Features

No Radioactive Waste Found at Richmond Site By RICHARD BRENNEMAN

Tuesday January 17, 2006

A test dig at the Richmond shoreline site where a retired UC Berkeley worker said barrels of possible radioactive waste had been buried has turned up no evidence of radioactivity or barrels, a state agency reported. 

The California Department of Toxic Substances Control (DTSC) reported the results last week following the conclusion of the dig at a site between Marina Bay and the UC Berkeley Richmond Field Station. 

“No metal drums were found and no evidence of metal drums was observed” during the investigation, DTSC Public Information Officer Angela Blanchette said. 

State officials had been alerted to the site (known as Meeker Beach) by Rick Alcaraz, who said he and other university employees had dumped drums from the Lawrence Berkeley National Laboratory at the site three decades ago. 

A preliminary UC Berkeley exploration had determined that metal had been buried beneath the surface at the site, and the agency hired a private contractor, Engineering/Remediation Resources Group (EERG) of Concord, to conduct a test dig at the site to search for radioactivity. 
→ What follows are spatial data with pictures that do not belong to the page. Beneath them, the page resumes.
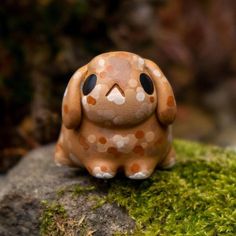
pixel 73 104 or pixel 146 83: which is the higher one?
pixel 146 83

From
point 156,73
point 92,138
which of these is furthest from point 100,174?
point 156,73

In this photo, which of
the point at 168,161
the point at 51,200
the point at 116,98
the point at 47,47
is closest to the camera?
the point at 116,98

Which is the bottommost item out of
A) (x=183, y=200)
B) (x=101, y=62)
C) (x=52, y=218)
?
(x=52, y=218)

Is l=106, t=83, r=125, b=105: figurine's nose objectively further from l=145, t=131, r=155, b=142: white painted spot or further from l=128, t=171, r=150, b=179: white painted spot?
l=128, t=171, r=150, b=179: white painted spot

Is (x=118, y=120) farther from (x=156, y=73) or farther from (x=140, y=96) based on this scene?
(x=156, y=73)

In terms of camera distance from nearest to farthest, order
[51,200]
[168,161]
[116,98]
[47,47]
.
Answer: [116,98], [51,200], [168,161], [47,47]

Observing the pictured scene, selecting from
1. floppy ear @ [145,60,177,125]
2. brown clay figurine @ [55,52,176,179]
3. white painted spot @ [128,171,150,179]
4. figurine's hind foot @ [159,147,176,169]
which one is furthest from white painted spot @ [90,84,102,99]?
figurine's hind foot @ [159,147,176,169]

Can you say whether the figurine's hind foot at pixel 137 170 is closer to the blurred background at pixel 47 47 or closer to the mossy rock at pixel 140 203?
the mossy rock at pixel 140 203
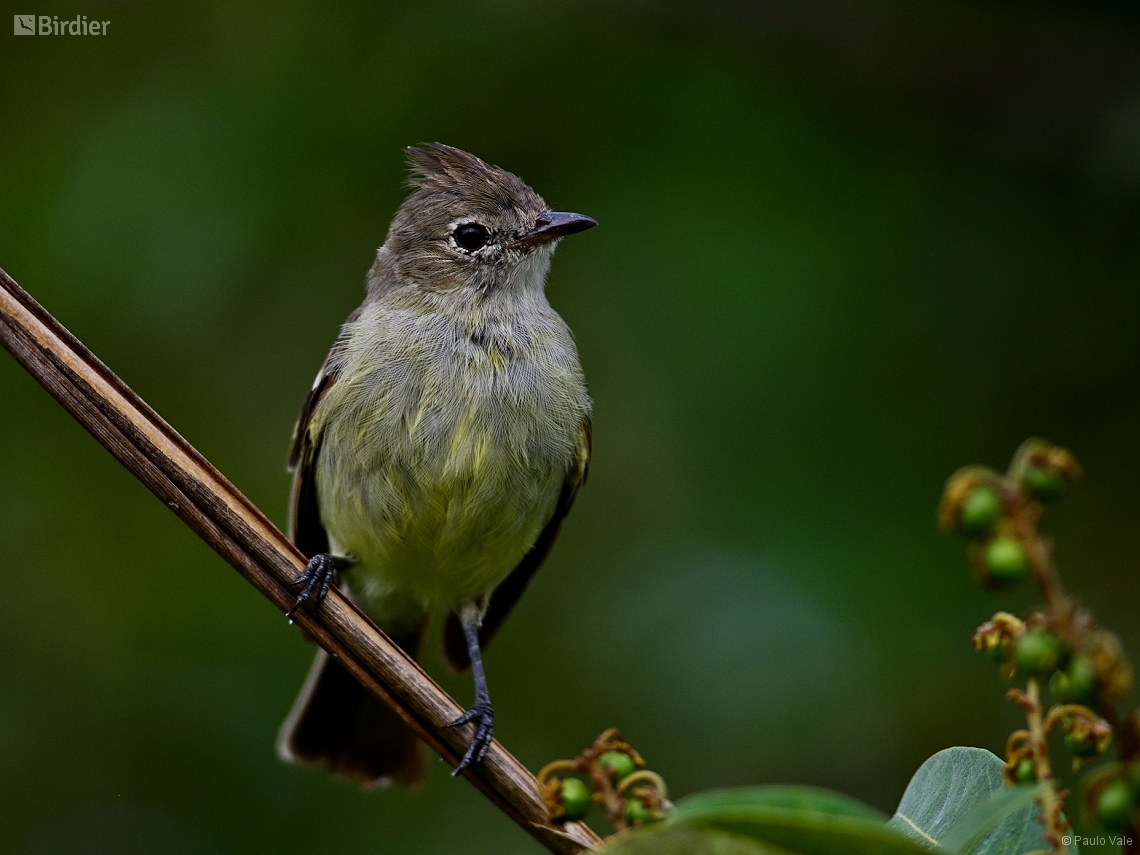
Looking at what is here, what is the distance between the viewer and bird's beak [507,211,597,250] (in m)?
4.64

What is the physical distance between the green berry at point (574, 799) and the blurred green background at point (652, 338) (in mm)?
2608

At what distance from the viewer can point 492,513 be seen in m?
4.24

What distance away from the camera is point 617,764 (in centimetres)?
190

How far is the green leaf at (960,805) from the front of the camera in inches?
71.8

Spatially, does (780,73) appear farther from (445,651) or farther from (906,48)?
(445,651)

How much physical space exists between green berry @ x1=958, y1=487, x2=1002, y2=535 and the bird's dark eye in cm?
358

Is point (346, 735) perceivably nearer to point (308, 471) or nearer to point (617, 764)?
point (308, 471)

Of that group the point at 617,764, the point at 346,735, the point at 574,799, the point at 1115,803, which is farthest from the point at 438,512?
the point at 1115,803

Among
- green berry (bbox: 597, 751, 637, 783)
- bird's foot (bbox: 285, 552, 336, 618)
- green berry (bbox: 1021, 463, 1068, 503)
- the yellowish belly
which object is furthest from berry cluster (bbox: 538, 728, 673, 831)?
the yellowish belly

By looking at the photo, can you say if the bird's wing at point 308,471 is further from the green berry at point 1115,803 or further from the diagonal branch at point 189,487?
the green berry at point 1115,803

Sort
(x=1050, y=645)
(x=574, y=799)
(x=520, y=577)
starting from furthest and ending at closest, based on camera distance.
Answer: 1. (x=520, y=577)
2. (x=574, y=799)
3. (x=1050, y=645)

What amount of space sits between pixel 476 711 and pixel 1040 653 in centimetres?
303

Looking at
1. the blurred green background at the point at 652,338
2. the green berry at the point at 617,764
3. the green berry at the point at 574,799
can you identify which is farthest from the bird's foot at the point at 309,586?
the blurred green background at the point at 652,338

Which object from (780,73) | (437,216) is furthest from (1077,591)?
(437,216)
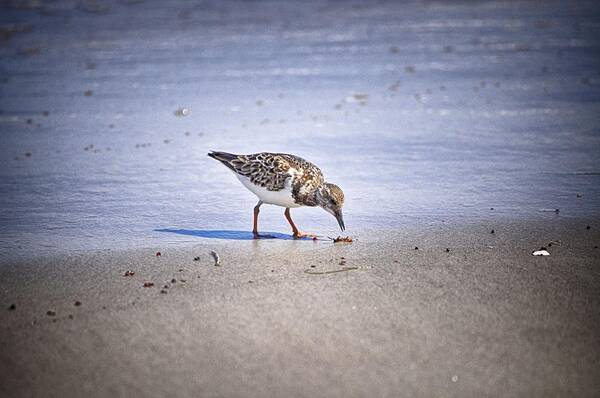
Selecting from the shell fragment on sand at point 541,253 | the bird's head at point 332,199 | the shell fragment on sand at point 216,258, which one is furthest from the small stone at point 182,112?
the shell fragment on sand at point 541,253

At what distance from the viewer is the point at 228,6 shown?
906 inches

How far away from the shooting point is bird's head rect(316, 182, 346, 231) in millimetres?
6027

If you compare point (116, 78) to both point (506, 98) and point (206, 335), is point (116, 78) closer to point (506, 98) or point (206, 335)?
point (506, 98)

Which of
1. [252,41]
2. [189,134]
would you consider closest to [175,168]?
[189,134]

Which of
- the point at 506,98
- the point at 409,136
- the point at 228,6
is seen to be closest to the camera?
the point at 409,136

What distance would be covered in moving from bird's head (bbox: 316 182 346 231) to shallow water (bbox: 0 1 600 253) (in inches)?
9.4

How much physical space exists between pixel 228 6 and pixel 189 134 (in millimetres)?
14200

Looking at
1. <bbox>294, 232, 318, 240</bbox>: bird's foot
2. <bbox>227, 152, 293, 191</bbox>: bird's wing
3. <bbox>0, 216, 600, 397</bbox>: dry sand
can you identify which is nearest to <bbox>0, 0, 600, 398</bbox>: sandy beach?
<bbox>0, 216, 600, 397</bbox>: dry sand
The site is no longer located on UC property but on land owned by the Richmond Redevelopment Agency, which gave permission for the survey and subsequent excavations. 

EERG dug two 12-foot-deep trenches at the site Monday, and “no metal drums were found and no evidence of metal drums was observed in either trench,” reported the DTSC in a report issued Tuesday morning. 

Detection equipment also recorded no readings of radioactivity or harmful volatile organic compounds above normal background levels.